Ev hizmetlerinde çalışanların sigortalılığı

5510 sayılı Yasa’nın ek 9’uncu maddesi hükmünce, ev hizmetlerinde çalışanların tama­mı (çalışma gün sayısı 10 günden fazla ve 10 günden az olanlar şeklinde) iki farklı başlıkla sosyal güvenlik kapsamına alınmıştır. Böylece, ev hizmetlerinde çalışanlar ay içerisinde çalışma saati süresine göre hesaplanan çalışma gün sayısı 10 gün ve daha fazla olan çalışanlar (örneğin; bir ay içerisinde toplam 80 saat çalışan bir işçi için 80 saat / 7,5 saat = 11 gün) için sigortalı bildirimi işveren tarafından ilgili belge ile en geç çalışmanın geçtiği ayın sonuna kadar yapılır. 

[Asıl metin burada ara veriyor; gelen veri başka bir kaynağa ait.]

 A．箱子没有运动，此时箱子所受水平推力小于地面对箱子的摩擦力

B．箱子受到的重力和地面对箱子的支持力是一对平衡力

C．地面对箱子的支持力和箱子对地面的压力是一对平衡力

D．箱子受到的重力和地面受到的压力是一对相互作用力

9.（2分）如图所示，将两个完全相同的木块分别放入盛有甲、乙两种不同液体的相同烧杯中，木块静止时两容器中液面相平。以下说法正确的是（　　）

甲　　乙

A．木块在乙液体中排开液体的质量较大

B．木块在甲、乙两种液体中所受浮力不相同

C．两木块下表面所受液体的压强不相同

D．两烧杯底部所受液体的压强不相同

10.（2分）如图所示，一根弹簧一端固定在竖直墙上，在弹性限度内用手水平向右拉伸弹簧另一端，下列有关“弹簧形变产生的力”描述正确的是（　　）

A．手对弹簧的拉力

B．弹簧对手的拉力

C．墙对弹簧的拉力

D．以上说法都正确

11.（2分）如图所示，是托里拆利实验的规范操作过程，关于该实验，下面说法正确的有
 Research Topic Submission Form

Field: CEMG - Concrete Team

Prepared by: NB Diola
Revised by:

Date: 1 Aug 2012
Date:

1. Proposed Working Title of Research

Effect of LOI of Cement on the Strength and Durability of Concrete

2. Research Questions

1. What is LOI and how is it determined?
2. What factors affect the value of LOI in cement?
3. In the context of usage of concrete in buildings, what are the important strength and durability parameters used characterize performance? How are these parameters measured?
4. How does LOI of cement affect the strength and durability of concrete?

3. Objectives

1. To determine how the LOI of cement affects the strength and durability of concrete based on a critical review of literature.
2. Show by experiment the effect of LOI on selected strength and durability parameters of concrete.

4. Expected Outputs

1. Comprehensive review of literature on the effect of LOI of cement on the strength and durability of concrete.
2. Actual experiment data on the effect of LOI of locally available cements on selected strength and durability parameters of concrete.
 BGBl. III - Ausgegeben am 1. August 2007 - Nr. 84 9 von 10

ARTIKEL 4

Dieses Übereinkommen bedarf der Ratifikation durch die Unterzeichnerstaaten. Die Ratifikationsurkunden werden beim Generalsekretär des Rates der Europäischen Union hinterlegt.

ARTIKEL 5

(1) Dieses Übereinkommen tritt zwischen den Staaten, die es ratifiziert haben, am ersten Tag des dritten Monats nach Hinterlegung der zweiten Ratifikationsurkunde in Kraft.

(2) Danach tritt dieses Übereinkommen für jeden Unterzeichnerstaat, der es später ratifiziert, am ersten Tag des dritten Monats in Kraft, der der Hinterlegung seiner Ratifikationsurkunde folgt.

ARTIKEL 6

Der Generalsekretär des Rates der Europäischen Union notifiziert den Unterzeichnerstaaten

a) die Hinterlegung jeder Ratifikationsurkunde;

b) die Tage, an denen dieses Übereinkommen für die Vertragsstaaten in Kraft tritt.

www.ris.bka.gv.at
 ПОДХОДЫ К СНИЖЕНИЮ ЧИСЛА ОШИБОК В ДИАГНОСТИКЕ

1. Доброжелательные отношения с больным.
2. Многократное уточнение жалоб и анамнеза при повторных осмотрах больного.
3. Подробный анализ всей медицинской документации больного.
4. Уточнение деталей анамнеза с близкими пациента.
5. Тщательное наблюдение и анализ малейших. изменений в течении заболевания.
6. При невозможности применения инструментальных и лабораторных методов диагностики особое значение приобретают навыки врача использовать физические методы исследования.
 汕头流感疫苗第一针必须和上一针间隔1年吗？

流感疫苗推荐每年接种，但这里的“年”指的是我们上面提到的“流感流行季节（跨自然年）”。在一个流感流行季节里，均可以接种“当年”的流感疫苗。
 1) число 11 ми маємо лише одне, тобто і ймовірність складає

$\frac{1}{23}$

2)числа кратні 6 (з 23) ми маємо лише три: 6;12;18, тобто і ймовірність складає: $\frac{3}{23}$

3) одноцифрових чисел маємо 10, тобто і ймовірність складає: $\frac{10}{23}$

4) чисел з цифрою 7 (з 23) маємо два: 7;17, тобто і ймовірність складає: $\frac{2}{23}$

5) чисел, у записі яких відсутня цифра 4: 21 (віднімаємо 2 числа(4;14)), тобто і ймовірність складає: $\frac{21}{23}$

Diğer yandan, çalışma gün sayısı 10 günden az olanlar için ise (örneğin; bir ay içerisinde toplam 70 saat çalışan bir işçi için 70 saat / 7,5 saat = 9 gün) çalıştırıldıkları süreyle orantılı olarak işverence 82’nci maddeye göre belirlenen prime esas günlük kazanç alt sınırının %2’si oranında iş kazası ve meslek hastalığı sigortası primi ödenmesi gerekmektedir.